- _Text shown_:

*** Begin section ***

4

I have a Java class that does something like this:

public void slowsDownOverTime() {
    for (int i=0 ; i<nIter ; i++) {
        BigObject bigObject = new BigObject();
        // some code here that populates big object ...
        CustomSerializer.write(bigObject);
    }
}

What I observe is that as the code iterates, the time needed by the serializer to write gets longer and longer. When it starts, the serializer runs in milliseconds; after a few tens of thousands of iterations, it takes several seconds to run.

The disk to which the serializer writes is nowhere near full, and the Java heap space in use is nowhere near its maximum when this happens.

To the extent possible I've reduced the number and size of objects created and destroyed during this cycle. That basically exhausts my toolkit for addressing this sort of problem!

Any suggestions for how I understand and correct the gradual performance degradation would be greatly appreciated!

*** End section ***

- _Task statement_: In the forum question above about Java serialization, how long does a write take when the loop starts, and how long after a few tens of thousands of iterations?

- _Collected material_:
*** Begin section ***

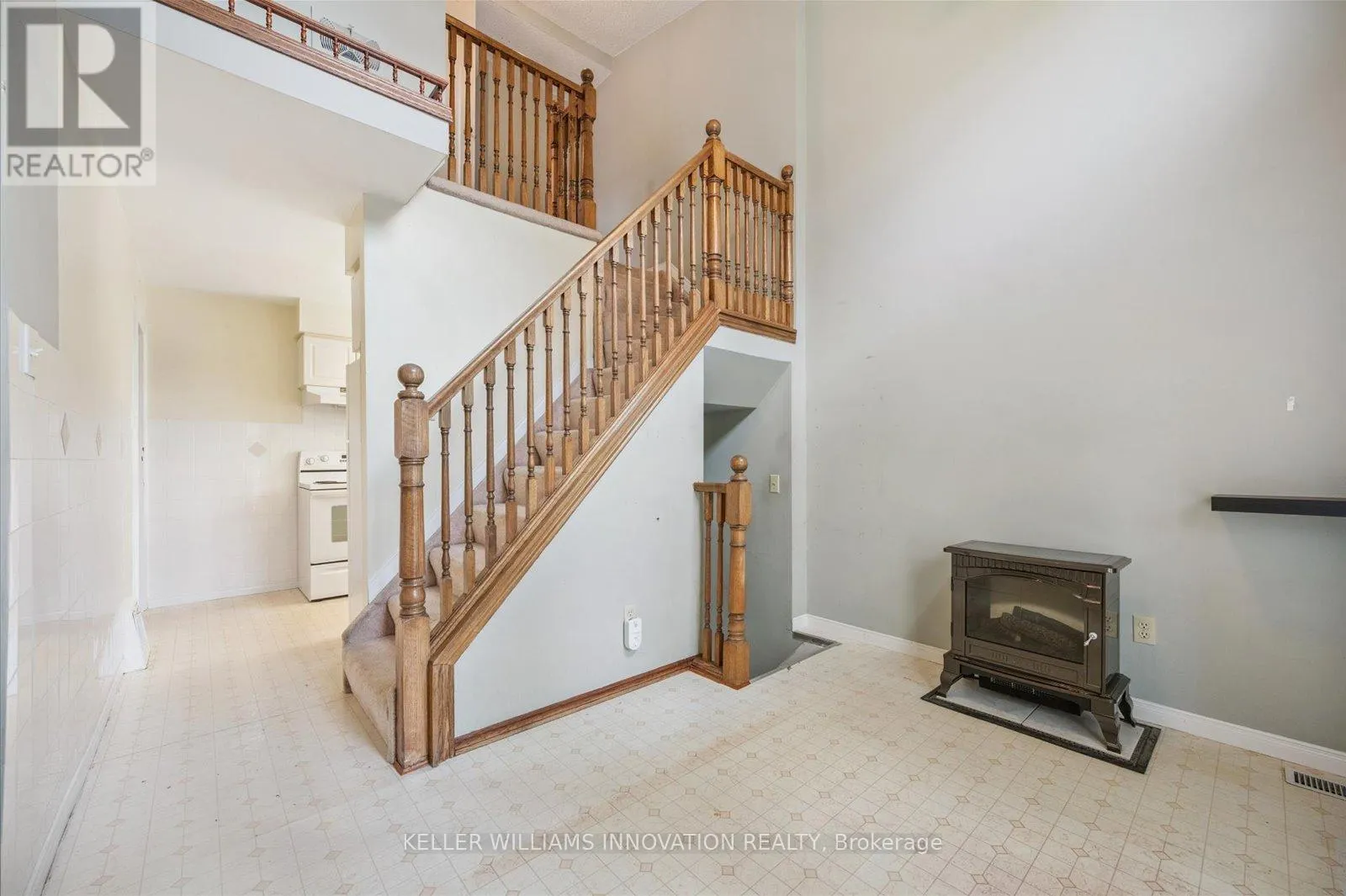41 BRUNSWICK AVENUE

*** End section ***

- _Answer for this exercise_: It runs in milliseconds at first and takes several seconds after a few tens of thousands of iterations.